Le gouvernement norvégien instaure des règles particulières pour la Forsvarets høgskole (FHS, École supérieure de défense norvégienne), qui adaptent la législation relative à l'enseignement supérieur à la formation militaire. Entre autres mesures, les étudiants pourront être exclus s'ils perdent leur habilitation de sécurité, tandis que les limitations du temps de travail des étudiants ne s'appliqueront pas à la FHS.

Le nouveau règlement entre en vigueur le 1er septembre et prévoit plusieurs dérogations à la loi norvégienne sur l'enseignement universitaire et supérieur, selon un communiqué de presse du gouvernement. Ces mesures s'expliquent par les exigences particulières imposées à la FHS en tant qu'établissement de formation militaire.

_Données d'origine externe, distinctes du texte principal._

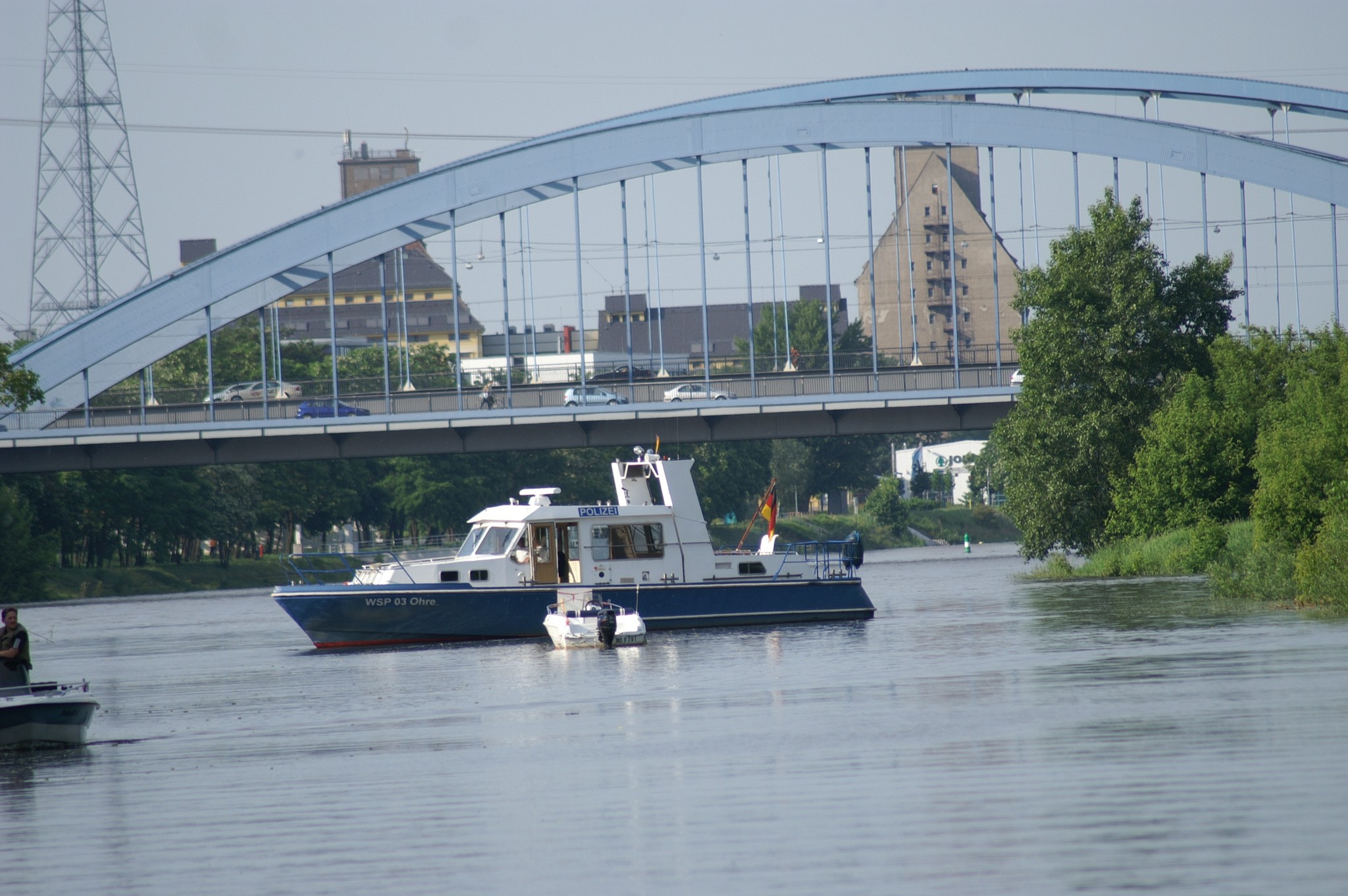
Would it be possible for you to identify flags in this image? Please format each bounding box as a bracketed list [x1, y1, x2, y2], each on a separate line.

Une des modifications concerne l'habilitation de sécurité. La FHS obtient le droit d'exclure un étudiant qui perd son habilitation ou dont le niveau d'habilitation est abaissé en dessous du seuil requis pour la formation. Si le droit d'un étudiant à accéder à des informations classifiées est restreint, celui-ci pourra être écarté de la formation dans l'attente d'une décision sur son dossier d'habilitation. La FHS devra alors, dans la mesure du possible, permettre à l'étudiant de terminer le semestre en cours.

Une inaptitude médicale durable pourra également justifier une exclusion. Le règlement conserve par ailleurs des règles spécifiques d'évaluation de l'aptitude, destinées à garantir que les étudiants possèdent les qualités requises pour exercer en tant qu'officiers au sein du Forsvaret (Forces armées norvégiennes).

La FHS est également exemptée des plafonds ordinaires régissant le nombre d'heures de travail des étudiants dans l'enseignement supérieur. Le gouvernement justifie cette dérogation par le fait que la formation militaire comprend des entraînements et des exercices se déroulant dans des conditions censées reproduire des situations de crise et de guerre, ce qui peut s'avérer exigeant en temps et en ressources. La charge de travail devra néanmoins rester raisonnable et être documentée dans le système de gestion de la qualité de l'établissement.

Le règlement confère en outre au chef d'état-major des Forces armées norvégiennes la possibilité de décider de dérogations supplémentaires à certaines dispositions de la loi sur l'enseignement universitaire et supérieur en cas de guerre, de menace de guerre, de mobilisation ou de montée en puissance des forces, conformément à la loi norvégienne sur la défense. Le gouvernement précise que la FHS pourrait alors devoir s'adapter pour remplir ses missions dans le cadre de la planification opérationnelle nationale. Selon le gouvernement, le seuil de déclenchement de telles dérogations doit rester élevé.

La FHS conserve également son modèle actuel de conseil d'administration, composé de neuf membres, parmi lesquels figurent les chefs des trois armées. D'autres règles spécifiques concernent notamment le recrutement du recteur et du personnel militaire, ainsi que les admissions.

NDS avait rapporté en mars une autre évolution du système norvégien d'habilitation de sécurité. Le gouvernement prévoit en effet de regrouper, à partir de 2027, les procédures d'habilitation civiles et militaires au sein d'une nouvelle entité, le Klareringsdirektoratet (Direction des habilitations de sécurité), sous réserve de l'approbation par le Storting (Parlement norvégien) de la modification législative nécessaire.